TORONTO -- A new landmark study examining treatment for a debilitating genetic disease known colloquially as "bubble boy" syndrome has found that gene therapy may provide a solution.

There are several types of severe combined immunodeficiency due to adenosine deaminase (SCID or ADA-SCID), but “bubble boy syndrome” refers to when affected children must be extra cautious and protected from germs and infections as their immune systems do not function properly.

The study, released in the New England Journal of Medicine on Tuesday, found that 96 per cent of children treated with gene therapy were able to live normally.

The study followed 50 patients, 20 from the U.K. and 30 in the U.S. – including eight patients from Canada who had been referred by specialists to take part of the study south of the border.

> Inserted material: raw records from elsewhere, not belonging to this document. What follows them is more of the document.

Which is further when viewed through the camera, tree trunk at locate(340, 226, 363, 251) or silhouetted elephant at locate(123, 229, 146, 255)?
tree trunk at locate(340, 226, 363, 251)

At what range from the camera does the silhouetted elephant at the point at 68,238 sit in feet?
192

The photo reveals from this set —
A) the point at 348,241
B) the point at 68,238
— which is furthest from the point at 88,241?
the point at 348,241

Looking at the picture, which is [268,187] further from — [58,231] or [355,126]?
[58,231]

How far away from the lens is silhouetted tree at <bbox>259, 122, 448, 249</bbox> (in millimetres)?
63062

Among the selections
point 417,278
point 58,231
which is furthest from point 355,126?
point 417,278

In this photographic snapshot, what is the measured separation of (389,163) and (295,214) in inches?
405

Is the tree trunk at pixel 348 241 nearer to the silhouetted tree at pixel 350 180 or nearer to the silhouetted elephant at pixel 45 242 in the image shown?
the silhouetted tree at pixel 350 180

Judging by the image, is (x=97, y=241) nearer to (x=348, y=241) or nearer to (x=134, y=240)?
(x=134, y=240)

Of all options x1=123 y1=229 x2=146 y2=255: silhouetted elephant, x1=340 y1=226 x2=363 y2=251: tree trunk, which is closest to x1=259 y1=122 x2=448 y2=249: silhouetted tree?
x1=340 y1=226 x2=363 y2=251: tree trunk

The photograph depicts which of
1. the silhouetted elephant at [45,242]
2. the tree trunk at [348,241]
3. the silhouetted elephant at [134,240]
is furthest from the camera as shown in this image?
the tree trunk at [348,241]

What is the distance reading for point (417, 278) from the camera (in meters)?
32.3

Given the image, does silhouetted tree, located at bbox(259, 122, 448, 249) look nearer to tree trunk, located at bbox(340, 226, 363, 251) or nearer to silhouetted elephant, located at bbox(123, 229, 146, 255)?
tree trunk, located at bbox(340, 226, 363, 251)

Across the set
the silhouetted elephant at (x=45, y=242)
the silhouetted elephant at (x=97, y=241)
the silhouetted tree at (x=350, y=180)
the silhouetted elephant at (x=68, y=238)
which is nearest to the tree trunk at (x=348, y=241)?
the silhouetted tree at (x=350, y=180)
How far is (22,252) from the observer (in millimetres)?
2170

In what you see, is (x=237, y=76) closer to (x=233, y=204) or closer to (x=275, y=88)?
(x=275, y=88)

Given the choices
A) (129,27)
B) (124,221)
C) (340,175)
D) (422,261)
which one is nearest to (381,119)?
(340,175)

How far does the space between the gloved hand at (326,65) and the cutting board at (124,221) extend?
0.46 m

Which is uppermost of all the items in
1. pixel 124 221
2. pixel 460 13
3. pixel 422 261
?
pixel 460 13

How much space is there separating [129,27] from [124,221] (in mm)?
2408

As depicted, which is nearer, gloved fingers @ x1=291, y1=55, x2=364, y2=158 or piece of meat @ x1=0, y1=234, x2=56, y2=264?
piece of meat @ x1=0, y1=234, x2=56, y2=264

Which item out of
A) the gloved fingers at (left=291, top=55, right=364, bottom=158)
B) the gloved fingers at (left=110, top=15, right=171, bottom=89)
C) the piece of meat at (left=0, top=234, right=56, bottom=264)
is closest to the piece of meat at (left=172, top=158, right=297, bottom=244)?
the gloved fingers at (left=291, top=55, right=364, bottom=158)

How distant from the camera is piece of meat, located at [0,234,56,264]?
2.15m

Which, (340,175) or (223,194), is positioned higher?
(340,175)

One of those eight patients was Etienne Blais from Nepean, Ont., who was born to parents Pierre and Monica in June 2014 and was diagnosed with bubble boy syndrome.

“We were definitely very afraid that if we didn’t take proper precautions to keep him safe and healthy, that he could die,” Pierre Blais told CTV News.

Etienne wasn’t a candidate for the usual treatment for those born with SCID, a bone marrow transplant from a healthy donor to reboot their immune system, as there was no exact match for him.

So the Blais’ decided to enroll their son in the experimental gene therapy treatment study.

“The hope was that it could set us back on the path towards a bit of normalcy,” Blais said. “Gene therapy…was our only option.”

The study, conducted at the University of California, had researchers take stem cells from children with the more severe form of bubble boy syndrome known as ADA-SCID, and then use inactive HIV virus as a vehicle to insert a corrected gene into their stem cells. The altered stem cells were then infused back into the children.

Researchers including Dr. Donald Kohn, a distinguished professor of microbiology immunology and molecular genetics ad the University of California Los Angeles (UCLA), tracked the results in the patients for years before the study was released.

Out of the 50 patients studied, 48 of them “are well from the gene therapy, off antibiotics and leading basically normal, healthy lives,” Kohn told CTV News.

“It’s wonderful, you know…to have something work so well is just so heartening,” he continued, adding that while researchers hesitate to call this a cure, they are “hopeful” that the results from the study will be “lifelong.”

Etienne, now six years old, has a perfectly functioning immune system – no bubble needed.

“He’s getting into skateboarding and scootering, all those things that six year-olds like to do…things that were not possible at first,” Pierre Blais said.

But going through the experimental treatment was tough on the family, Blais said.

“It is scary…there’s not tons of information about the outcomes, there aren’t a lot of people who’ve gone through it who can talk to you or reassure you…it was nerve wracking” he said. “But at the same time there was a lot of hope…because we knew that this was the first step to getting back to normal.”

Dr. Anne Pham Huy, who works at the Children’s Hospital of Eastern Ontario and referred the Blais family to the UCLA gene therapy study, told CTV News that the results are very promising.

“This is a very big deal for the families and patients, but also a big deal for medicine and science in general opening up the possibility of gene therapy for many genetic diseases,” Huy said.

Huy said she is “excited” about the implications of the gene therapy and how far medicine has come over the past decades. “It’s an amazing concept.”

Until recently, gene therapy for SCID has been available through clinical trials such as the one the Blais family took part in. Now pharmaceutical company Orchard Therapeutics Ltd. based out of London, U.K., has stepped in to manage its wider availability – most likely putting a prohibitive price tag on the treatment.

Most gene therapies cost in the range of $500,000 or more.

“Price has been an issue for many of the gene therapies – it’s expensive to produce the cell therapy in this case, so obviously there’s a problem with access” Kohm told CTV News.

But many are willing to pay the price for the chance for their children to live without bone marrow transplants or lifelong medication to stave off infection.

“We are so relieved that the treatment went well,” Pierre Blais said of Etienne’s improvement. “I don’t know where we would be if it hadn’t been for the gene therapy…I just feel incredibly lucky.”